Several different genes appear to be implicated in autism spectrum disorder (ASD). For some children, ASD may be associated with a genetic disorder, such as Rett syndrome or fragile X syndrome. For other children, genetic changes (mutations) may increase the risk of ASD. We know that there is no single cause for autism.
Research suggests that autism develops from a combination of genetic and non-genetic, or environmental influences. Autism does not have a single cause, both in terms of genes and the brain. In a minority of cases, there are very clear genetic abnormalities that cause autism. In other cases, genetic differences are more complex and have not yet been discovered.
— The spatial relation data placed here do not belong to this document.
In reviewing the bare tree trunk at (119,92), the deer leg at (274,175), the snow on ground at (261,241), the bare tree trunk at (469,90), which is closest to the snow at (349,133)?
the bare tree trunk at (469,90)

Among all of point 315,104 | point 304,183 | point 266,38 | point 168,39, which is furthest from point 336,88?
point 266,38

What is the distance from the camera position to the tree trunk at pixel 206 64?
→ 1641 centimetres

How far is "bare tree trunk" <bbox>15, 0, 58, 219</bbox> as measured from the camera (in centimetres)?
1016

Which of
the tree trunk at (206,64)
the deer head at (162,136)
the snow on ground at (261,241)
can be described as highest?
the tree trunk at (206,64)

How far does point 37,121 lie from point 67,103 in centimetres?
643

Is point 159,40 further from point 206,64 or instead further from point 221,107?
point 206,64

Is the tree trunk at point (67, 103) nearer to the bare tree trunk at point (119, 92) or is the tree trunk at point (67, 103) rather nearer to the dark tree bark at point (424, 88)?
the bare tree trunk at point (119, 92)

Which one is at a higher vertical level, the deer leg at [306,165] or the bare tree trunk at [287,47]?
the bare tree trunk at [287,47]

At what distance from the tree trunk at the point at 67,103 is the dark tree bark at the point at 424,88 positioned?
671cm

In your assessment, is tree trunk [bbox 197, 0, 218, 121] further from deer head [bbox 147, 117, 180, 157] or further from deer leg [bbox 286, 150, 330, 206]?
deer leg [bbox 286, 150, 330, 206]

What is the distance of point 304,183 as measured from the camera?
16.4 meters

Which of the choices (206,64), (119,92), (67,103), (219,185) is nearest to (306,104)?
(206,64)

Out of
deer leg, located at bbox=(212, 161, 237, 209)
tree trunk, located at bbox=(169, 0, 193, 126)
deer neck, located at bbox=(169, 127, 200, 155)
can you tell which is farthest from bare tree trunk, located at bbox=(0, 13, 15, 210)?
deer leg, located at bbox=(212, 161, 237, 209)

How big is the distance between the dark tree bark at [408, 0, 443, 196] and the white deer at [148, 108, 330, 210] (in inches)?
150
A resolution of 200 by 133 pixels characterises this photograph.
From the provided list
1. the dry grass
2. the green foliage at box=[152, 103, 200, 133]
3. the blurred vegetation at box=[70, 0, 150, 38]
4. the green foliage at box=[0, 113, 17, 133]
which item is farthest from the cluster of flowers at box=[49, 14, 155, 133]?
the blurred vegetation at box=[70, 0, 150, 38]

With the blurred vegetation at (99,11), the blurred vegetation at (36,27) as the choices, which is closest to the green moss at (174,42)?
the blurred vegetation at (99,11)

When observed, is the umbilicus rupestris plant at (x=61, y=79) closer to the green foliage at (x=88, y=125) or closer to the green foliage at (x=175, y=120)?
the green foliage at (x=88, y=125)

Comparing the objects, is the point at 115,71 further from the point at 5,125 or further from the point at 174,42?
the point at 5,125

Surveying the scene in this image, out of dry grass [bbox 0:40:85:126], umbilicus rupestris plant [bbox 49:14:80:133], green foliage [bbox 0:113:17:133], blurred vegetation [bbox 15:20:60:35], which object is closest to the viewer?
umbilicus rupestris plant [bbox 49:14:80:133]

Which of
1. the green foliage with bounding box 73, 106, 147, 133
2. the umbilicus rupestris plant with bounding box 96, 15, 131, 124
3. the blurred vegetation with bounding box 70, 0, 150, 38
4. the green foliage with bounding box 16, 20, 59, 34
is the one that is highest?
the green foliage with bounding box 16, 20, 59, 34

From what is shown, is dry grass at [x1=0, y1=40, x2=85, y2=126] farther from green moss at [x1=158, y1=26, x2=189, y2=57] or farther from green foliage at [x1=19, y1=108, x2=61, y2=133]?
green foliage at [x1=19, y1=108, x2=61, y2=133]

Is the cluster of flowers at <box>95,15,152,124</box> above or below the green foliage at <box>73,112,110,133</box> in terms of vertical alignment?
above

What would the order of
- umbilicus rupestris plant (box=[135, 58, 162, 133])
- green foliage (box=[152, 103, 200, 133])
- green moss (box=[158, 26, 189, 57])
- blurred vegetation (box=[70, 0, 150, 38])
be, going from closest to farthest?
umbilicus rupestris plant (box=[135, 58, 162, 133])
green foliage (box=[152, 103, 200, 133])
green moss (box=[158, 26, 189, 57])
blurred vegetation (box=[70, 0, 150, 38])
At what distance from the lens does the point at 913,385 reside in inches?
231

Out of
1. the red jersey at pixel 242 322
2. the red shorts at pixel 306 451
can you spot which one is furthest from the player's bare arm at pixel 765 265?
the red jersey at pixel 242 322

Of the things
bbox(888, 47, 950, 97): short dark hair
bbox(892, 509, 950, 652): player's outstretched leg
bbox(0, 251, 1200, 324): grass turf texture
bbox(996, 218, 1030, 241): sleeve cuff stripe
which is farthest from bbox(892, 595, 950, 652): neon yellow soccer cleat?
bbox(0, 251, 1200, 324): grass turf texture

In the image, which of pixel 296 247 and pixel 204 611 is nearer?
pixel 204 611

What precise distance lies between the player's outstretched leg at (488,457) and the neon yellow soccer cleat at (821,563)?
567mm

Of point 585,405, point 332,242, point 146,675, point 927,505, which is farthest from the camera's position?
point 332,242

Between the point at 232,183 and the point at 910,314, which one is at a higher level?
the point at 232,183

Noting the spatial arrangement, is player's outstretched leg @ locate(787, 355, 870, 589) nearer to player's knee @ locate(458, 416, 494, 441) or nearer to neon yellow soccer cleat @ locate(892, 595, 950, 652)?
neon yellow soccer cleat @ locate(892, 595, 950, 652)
Scientists believe that both genetics and the environment are likely to play a role in ASD. There is serious concern that autism rates have increased in recent decades without a full explanation as to why. Researchers have identified a number of genes associated with the disorder. Imaging studies of people with ASD have found differences in the development of several regions of the brain.
Studies suggest that ASD could be the result of alterations in normal brain growth very early in development. These alterations can result from defects in genes that control brain development and regulate the way brain cells communicate with each other. Autism is more common in children born prematurely. Environmental factors may also play a role in gene function and development, but specific environmental causes have not yet been identified.
The theory that parental practices are responsible for ASD has long been refuted. Multiple studies have shown that vaccination to prevent childhood infectious diseases does not increase the risk of autism in the population. There is not a single cause of ASD. Many different factors have been identified that may make a child more likely to have ASD, including environmental, biological, and genetic factors.
To this day, scientists and researchers are still investigating the cause of autism spectrum disorder (ASD). After years of studies and exams, it is clear that a single factor may not cause autism. What is clear is that autism is the result of a combination of physical and environmental factors that ultimately affect brain development. People with certain genetic variations are said to be likely to develop autism.
These genes are thought to affect brain development. People with genetic disorders such as fragile X syndrome are at high risk of developing autism. The syndrome, which causes learning disabilities, is one of the many genetic abnormalities that can cause autism. To date, scientists have identified 30 genes involved in the risk of developing autism.
Most of these genes are responsible for brain growth. However, after decades of scientific research, scientists cannot identify a genetic trait that is common in all people with autism. Because some forms of autism are very likely to be caused by genetics, autism can be inherited. For example, twins are likely to have autism and their siblings are likely to be born a few years apart.
This theory was shown to be accurate after the first study of twins in 1977 (Folstein & Rutter, 1977). The study involved 21 pairs of twins, 11 of whom were identical and 10 were fraternal. Identical twins were found to have 36 percent similarity in autism symptoms, while it was zero percent for twins fraternal twins. Because of many important studies on siblings with autism, it is clear that this is an inherited condition.
More studies are needed to answer questions such as how many chromosomes cause autism. According to studies, a parent whose first child has autism has a 10 percent chance of having a second child with autism. This is called the recurrence rate, and parents with an autistic child should be aware of this possibility. It is also possible that a younger brother of a child with autism does not have ASD, but still shows autistic traits, as a recent study found.
The study called Sibling Recurrence and the Genetic Epidemiology of Autism, conducted by Dr John Constantine, professor of Psychiatry and Pediatrics at the University of Washington, found that 26 percent of families had more than one child on the spectrum or had “unaffected siblings who did not develop ASD but diagnosed with other developmental disorders, specifically in language skills. Pregnancy conditions can be considered non-genetic, and some studies suggest that they may affect brain development that can eventually lead to autism. Several studies have concluded that exposure to certain toxic drugs and chemicals during pregnancy can affect brain development and possibly cause autism. Premature birth or babies born before 35 weeks are also at high risk of developing autism later in life.
A recent study found that 26 percent of premature babies developed autism. In addition, viral infections such as rubella during pregnancy can increase the risk of autism in children. Another current study found that women who had gestational diabetes, high blood pressure, abnormal bleeding during pregnancy, and low birth weight at birth are at high risk of having a baby with autism. At this time, there is no test to determine if a pregnant woman's baby will have autism.
However, a promising study conducted at the Rensselaer Polytechnic Institute states that they can predict with 90 percent accuracy whether a mother has a 1.7 percent risk of having a child with autism. Some studies warrant that pregnant mothers use caution when observing their medicines during pregnancy. Medicines that are said to be related to autism include antidepressants, acetaminophen, and asthma medications. Clinical research published in the Archives of General Psychiatry says that taking antidepressants may slightly increase the risk of having a child with autism.